Excerpt to read
● ● ● ● ●
Wednesday, 5 November 2025

The recycled workbench in use

 


Back at the start of winter, I put together a recycled workbench in the outside studio.

It's been incredibly valuable, allowing me a place to set up light boxes, photograph artefacts and do a bit of documentation - the only real problem is the transparent tempered glass top - its transparency makes it a bit difficult to photograph items on the bench top - not a problem when I'm using a light box, but a bit of a problem when dealing with larger items, not to mention that mice don't work that well on it and you need to use mousepads.

I actually had to buy a couple, I've finally come to the end of my little stockpile I've acquired as freebies from various vendors over years...

Tuesday, 4 November 2025

Rain and windows users

 Yesterday started off better than expected.

Rain had been forecast from around breakfast time, so I was up just after sunrise for a cool early morning bike ride before the weather came in.

I managed my usual ten or so kilometre circuit in around 35 minutes which was about what it was taking me last year, so there's some hope there as regards building fitness levels.

And the rain held off until mid morning allowing me to get a few things done outside, earthing up my potatoes. checking my broad beans, little things like that.

And then the day kind of went downhill.

A couple of weeks ago I'd bought J a refurbished Acer Spin as a lighter weight, less bulky alternative to her 15" HP laptop.

It cost me less than two hundred bucks, but while I was setting it up for her I thought that it, or something similar, would make a decent alternative to my Windows 10 based Thinkpad that I used to document both Dow's and Chiltern, not to mention my using it up at the Athenaeum - after all most of the resources are online and most of the work is done via a browser, so it's not as if I needed anything particularly meaty.

Well, after two weeks with the Spin, J came to the conclusion that it wasn't viable as an alternative to taking her big laptop to the art classes and workshops she runs - the weight wasn't that different, and she wasn't that keen on the spacing of the keys, preferring a chiclet style keyboard with space between the keys.

Ok, no great loss, it hadn't cost us that much money, and anyway I could see a use for it, so I decided to change the default user account, as you would do if you were giving the computer to some one else.
● ● ● ● ●
Stored data
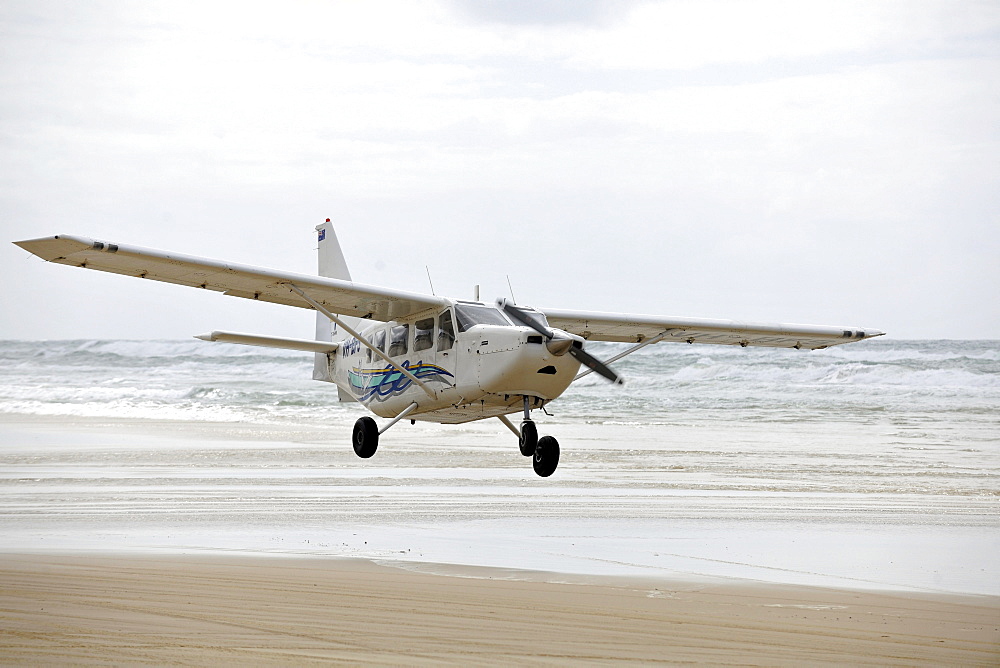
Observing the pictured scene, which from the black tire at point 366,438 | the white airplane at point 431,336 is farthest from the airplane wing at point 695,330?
the black tire at point 366,438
● ● ● ● ●
What you should do
Copy out the blog text between "Tuesday, 4 November" and "building fitness levels.", inclusive, swapping "sunrise" for "dawn".

Response to the task
Tuesday, 4 November 2025

Rain and windows users

 Yesterday started off better than expected.

Rain had been forecast from around breakfast time, so I was up just after dawn for a cool early morning bike ride before the weather came in.

I managed my usual ten or so kilometre circuit in around 35 minutes which was about what it was taking me last year, so there's some hope there as regards building fitness levels.